Ich bewerte die NSC16-WG jedenfalls besser als die von mir rezensierten Instar-Kameras. Wegen der nicht funktionierenden https-Funktionalität, das ich als ein Key-Feature erachte, gibt es nur 3 Punkte. Den 4. Punkt würde es geben, wenn https funktioniert und den 5. für rote LEDs. AUßerdem dürfte es dann keinen Zwang geben, Internet Explorer verwenden zu müssen, um alle Features nutzen zu können. Wenn ich relativ zwischen den Kameras beurteile, die ich mir näher angesehen bzw. probiert habe, dann ist die NSC16-WG bzw. TL-SC3430 im Spitzenfeld, aber bei Sicherheit gibt es eben ko-Kriterien.

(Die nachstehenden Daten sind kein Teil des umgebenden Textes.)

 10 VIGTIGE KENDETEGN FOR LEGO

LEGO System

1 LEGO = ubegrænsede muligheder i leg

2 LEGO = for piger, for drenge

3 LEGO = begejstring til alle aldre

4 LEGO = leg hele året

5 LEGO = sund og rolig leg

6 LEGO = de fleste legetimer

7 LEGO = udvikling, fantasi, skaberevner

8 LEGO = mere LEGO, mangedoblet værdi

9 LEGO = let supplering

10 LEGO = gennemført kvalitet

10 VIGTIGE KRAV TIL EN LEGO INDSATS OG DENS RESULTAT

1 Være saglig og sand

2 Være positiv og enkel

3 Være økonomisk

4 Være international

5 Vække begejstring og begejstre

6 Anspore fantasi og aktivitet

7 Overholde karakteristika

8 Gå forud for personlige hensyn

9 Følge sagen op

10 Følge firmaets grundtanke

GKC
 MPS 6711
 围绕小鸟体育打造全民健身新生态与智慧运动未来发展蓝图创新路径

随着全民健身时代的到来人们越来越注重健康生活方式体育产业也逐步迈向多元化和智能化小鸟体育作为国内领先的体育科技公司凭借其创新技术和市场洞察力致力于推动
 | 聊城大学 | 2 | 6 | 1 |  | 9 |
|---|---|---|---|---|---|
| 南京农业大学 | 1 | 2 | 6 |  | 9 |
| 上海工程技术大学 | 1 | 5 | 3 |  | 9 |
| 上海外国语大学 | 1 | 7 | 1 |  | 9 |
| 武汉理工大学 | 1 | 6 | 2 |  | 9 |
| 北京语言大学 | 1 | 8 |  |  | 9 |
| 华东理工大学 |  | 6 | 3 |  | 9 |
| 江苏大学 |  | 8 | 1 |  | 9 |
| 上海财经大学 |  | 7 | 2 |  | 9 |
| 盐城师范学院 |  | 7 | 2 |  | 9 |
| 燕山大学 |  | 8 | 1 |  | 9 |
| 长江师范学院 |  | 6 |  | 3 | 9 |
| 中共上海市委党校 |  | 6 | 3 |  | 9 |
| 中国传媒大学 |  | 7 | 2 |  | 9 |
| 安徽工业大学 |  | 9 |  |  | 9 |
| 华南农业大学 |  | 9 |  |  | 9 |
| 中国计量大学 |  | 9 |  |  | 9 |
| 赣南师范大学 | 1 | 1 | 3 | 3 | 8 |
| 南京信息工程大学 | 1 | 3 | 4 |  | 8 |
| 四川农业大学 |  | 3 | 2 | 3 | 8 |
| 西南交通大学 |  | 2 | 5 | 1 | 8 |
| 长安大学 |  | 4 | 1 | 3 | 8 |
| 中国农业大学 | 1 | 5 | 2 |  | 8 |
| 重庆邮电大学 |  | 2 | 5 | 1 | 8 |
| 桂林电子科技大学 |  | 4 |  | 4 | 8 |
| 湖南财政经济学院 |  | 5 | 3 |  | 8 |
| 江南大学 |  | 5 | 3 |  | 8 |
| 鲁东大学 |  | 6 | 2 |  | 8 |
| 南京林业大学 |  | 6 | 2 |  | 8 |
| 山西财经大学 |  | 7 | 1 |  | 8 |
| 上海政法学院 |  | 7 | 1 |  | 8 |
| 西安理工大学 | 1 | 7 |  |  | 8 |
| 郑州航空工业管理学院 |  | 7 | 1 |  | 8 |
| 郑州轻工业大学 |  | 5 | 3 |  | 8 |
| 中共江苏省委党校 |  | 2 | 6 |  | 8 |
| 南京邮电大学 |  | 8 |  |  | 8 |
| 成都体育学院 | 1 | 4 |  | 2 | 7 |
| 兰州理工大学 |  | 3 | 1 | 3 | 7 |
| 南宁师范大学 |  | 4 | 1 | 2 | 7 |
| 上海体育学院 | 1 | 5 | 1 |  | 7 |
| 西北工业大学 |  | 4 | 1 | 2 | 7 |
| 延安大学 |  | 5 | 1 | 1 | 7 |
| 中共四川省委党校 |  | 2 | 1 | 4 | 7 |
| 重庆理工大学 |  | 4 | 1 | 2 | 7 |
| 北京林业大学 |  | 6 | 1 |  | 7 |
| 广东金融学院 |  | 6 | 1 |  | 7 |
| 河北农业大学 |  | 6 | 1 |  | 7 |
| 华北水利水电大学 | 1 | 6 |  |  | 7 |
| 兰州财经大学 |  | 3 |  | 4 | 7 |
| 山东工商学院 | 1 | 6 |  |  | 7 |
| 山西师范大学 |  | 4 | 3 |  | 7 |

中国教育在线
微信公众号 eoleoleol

Ich werde nun versuchen die TP-LINK TL-SC3171 zu testen, denn lt. Handbuch, kann sie auch https, aber kein H.264. Die 4.3mm Linse mit f2.0 ist schon hart an der Grenze für einen Innenraum. Hoffentlich ist die IR-Qualität nachts besser als bei der TL-SC4171G, ich fürchte aber es sind idente Bauteile. Bis zu 200¤ ist eine Nacht-IP-Kamera mit H.264 und https und 4mm Linse kaum zu finden. Wer deutlich mehr bereit ist als 200¤ auszugeben, sollte einen Blick auf die Icy Box IB-CAM-V2211E und Axis-Kameras machen.
Ergänzung: Wow, die TP-LINK TL-SC3171 ist die 1. IP-Kamera bei der ich via https mit Chromium und Firefox ein Bild sah.[...] ://IP-Adresse/index2.htm funktioniert, da besteht Hoffnung für die TL-SC3430 mit einem FW-Update. Allerdings ist es mir noch nicht geglückt mplayer, vlc oder parole zu einer Ausgabe via https zu überzeugen, das mag aber an mir liegen oder wenn man so will am Handbuch, das die verschiedenen Streams und dessen Syntax fast gar nicht erklärt. Die Nachtsicht mit der TL-SC3171 ist für 4m (10m lt. Datenblatt) gerade ausreichend, einige LEDs mehr und/oder stärkere LEDs wären wünschenswert.